In his Kartika Mahaatmya, Mahadeva Dasa retells the story of Alakshmi in Padma Purana, the only purana that tells Alakshmi’s story at some length. The prefix “a” in “alakshmi” is one of the negative prefixes of Odia; thus the word means, “anti-Lakshmi” (not just “non-Lakshmi”). Going by Dasa’s story, this goddess is, in ultimate analysis, anti-Lakshmi in that she cannot reside where Lakshmi resides. It might appear from the way they are related through their names that the two are antagonistic towards each other. But it is only language that locks them in that relationship, according to Mahadeva Dasa’s composition.

Which father would give her child such a bad name as “Alakshmi”? Such inauspicious, negative names are usually given to a child when his or her elder siblings had died early.  Such a name is believed to protect the child from early death. But this was not the case with Alakshmi. Besides, there is no reason to believe that her father was unfond of her. Therefore we might presume that this uncomplimentary name was given to her later by the composers of puranas to please Lakshmi, and whatever name her father had given her was forgotten. In fact, no one must have cared.

Alakshmi was born out of the mud which was formed at the time of pralaya (the great deluge) when all existences in the creation in their purest form got assimilated into Narayana and all the impurities remained in the form of mud in the waters of pralaya. Time passed, but can one meaningfully say “time passed”? Isn’t it grossly misleading, didn’t time start with Brahma’s sristi (creation)? But how else can one describe that period between pralaya and the manifestation of Narayana’s leela again? Thus was Brahma was born, and he created the universe and in the world appeared everything again, the non-living and the living. In terms of Kartika Mahatmya, the Creator god created dharma first; it was for this reason that the mud that was the residue of the earlier existence of the universe found no space for itself in the new world. However, eventually it was born as Varuna’s daughter and she came to be known as “Alakshmi”.

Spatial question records
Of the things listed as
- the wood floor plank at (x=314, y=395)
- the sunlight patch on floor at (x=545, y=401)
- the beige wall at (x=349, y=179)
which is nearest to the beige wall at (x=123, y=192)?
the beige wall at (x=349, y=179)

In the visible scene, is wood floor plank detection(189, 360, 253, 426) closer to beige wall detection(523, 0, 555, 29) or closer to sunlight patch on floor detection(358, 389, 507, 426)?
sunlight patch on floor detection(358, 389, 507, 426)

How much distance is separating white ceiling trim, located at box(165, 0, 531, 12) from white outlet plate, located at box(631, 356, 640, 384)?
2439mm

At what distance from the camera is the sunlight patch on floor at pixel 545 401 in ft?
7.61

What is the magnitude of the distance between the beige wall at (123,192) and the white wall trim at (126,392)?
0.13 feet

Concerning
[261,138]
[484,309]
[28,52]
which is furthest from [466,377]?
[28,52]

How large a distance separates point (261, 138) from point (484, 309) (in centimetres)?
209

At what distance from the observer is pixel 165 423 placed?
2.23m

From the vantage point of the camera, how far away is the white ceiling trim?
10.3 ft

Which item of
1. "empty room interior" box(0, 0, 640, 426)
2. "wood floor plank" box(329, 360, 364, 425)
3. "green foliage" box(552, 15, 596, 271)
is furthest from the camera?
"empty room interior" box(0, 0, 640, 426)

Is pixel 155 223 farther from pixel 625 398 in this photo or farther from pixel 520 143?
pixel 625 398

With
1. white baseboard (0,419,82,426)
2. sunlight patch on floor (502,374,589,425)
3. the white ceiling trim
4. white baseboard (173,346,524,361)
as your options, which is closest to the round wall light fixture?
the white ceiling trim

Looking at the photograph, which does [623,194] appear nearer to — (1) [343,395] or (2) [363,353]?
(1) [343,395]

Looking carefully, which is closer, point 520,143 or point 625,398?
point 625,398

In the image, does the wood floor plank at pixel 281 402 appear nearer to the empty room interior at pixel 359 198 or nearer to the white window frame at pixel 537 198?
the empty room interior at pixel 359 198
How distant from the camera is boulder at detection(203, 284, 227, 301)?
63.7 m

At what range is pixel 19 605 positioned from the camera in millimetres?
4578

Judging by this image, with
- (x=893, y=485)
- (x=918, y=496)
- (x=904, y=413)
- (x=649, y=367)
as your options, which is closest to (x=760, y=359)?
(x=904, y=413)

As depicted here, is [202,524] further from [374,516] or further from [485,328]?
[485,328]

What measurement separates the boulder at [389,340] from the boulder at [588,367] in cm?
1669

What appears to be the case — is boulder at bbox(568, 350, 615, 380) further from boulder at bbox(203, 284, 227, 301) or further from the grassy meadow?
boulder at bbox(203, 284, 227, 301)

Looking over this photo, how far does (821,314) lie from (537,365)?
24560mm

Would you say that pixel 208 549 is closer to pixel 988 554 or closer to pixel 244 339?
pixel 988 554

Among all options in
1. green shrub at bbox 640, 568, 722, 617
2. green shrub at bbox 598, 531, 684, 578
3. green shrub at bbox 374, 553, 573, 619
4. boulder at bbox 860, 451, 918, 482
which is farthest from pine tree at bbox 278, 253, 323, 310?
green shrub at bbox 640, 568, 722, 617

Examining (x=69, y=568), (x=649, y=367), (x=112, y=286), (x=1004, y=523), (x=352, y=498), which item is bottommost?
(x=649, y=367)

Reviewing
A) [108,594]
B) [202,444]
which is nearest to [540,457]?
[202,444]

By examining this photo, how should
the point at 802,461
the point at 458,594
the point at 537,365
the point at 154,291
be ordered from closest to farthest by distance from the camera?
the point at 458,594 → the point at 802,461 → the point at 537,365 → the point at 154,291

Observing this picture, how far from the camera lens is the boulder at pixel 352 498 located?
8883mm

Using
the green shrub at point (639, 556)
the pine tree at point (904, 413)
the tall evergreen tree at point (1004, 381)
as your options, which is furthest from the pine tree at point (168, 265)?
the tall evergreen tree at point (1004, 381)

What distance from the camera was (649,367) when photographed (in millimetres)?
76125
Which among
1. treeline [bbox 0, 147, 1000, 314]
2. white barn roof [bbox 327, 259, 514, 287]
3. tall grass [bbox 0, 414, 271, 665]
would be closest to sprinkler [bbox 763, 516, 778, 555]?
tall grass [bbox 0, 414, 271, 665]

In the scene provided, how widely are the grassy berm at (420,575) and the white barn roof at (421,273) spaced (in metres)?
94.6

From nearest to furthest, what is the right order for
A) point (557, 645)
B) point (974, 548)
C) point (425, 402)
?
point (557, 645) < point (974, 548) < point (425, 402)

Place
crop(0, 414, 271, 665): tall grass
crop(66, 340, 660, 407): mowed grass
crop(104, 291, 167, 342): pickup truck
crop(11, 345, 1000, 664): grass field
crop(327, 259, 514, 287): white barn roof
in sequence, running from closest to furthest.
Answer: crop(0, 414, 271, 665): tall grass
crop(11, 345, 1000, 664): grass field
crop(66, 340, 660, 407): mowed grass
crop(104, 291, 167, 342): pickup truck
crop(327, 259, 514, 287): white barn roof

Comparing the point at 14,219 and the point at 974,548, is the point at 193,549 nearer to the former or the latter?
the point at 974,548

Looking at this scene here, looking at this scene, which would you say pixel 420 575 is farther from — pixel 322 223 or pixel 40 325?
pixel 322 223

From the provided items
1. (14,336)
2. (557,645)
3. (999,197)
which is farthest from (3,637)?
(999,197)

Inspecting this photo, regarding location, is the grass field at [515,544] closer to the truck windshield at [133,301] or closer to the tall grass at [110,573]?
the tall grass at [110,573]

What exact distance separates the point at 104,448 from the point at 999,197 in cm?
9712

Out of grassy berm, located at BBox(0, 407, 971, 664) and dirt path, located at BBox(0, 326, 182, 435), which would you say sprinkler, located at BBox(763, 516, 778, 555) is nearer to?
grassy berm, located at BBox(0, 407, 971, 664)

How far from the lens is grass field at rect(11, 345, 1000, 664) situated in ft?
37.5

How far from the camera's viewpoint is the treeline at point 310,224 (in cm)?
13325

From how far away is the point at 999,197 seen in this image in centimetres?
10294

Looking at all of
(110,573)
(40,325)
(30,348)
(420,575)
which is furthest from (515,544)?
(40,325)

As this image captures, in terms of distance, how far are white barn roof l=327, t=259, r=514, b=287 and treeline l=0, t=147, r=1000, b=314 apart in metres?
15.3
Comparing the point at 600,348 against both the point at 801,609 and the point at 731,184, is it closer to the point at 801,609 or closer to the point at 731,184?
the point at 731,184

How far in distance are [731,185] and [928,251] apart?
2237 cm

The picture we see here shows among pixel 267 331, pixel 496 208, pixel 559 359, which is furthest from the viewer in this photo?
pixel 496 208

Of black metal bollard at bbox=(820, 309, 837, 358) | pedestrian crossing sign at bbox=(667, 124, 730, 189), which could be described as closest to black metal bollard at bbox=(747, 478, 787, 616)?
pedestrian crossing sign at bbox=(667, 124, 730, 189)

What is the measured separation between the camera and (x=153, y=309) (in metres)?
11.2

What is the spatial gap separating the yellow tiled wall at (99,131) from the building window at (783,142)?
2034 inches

- [Required task 1]:
According to the Alakshmi passage, which purana is the only one that tells Alakshmi's story at some length?
- [Required task 2]:
Rewrite part of the Alakshmi passage, starting with the words "In his Kartika" and ending after "Mahadeva Dasa’s composition.", with "antagonistic" changed to "hostile".
The records have no connection to the text.

- [Expected output 1]:
The Padma Purana.

- [Expected output 2]:
In his Kartika Mahaatmya, Mahadeva Dasa retells the story of Alakshmi in Padma Purana, the only purana that tells Alakshmi’s story at some length. The prefix “a” in “alakshmi” is one of the negative prefixes of Odia; thus the word means, “anti-Lakshmi” (not just “non-Lakshmi”). Going by Dasa’s story, this goddess is, in ultimate analysis, anti-Lakshmi in that she cannot reside where Lakshmi resides. It might appear from the way they are related through their names that the two are hostile towards each other. But it is only language that locks them in that relationship, according to Mahadeva Dasa’s composition.